Shedding light on the molecular interaction between the Hepatitis B virus inhibitor, clevudine, and human serum albumin: Thermodynamic, spectroscopic, microscopic, and in silico analyses

Abstract

The molecular interaction between clevudine (CLV), a hepatitis B virus inhibitor, and human serum albumin (HSA), the major transporter in plasma, was investigated via fluorescence, UV–vis absorption, circular dichroism (CD), atomic force microscopy (AFM), and molecular modelling approaches. A steady reduction in the Stern-Volmer quenching constant (Ksv) with increasing temperature endorsed the static mode of the protein fluorescence quenching upon CLV addition, thus confirming CLV-HSA complex formation.

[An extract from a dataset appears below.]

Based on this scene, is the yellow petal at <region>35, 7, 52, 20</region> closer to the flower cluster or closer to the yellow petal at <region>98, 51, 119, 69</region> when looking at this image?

This finding was supported by alteration in the UV–vis absorption spectrum of HSA upon CLV addition, higher value (>10 10 M−1 s−1) of the bimolecular quenching rate constant (kq), along with swelling of the HSA molecule in the presence of CLV, as revealed by AFM. Fluorescence quenching titration established a weak binding affinity from the values of the binding constant (Ka=8.65-11.20×103 M−1) at various temperatures (290, 300, 310 and 315 K) for the CLV-HSA system. According to the thermodynamic data (ΔS = +51.89 J mol−1 K−1 and ΔH = −7.69 KJmol−1) of the binding reaction, hydrophobic interactions, hydrogen bonds, and van der Waals forces stabilized the CLV-HSA complex. Lesser changes in both secondary and tertiary structures of HSA upon CLV binding were ratified from the far-UV and the near-UV CD spectral results. In addition, the microenvironment around HSA’s Trp and Tyr residues was also altered, as deduced from three-dimensional fluorescence spectra. The protein showed some resistance against thermal stress in the presence of CLV. The binding site of CLV in subdomain IIA (Site I) of HSA was identified by competitive displacement and molecular docking findings.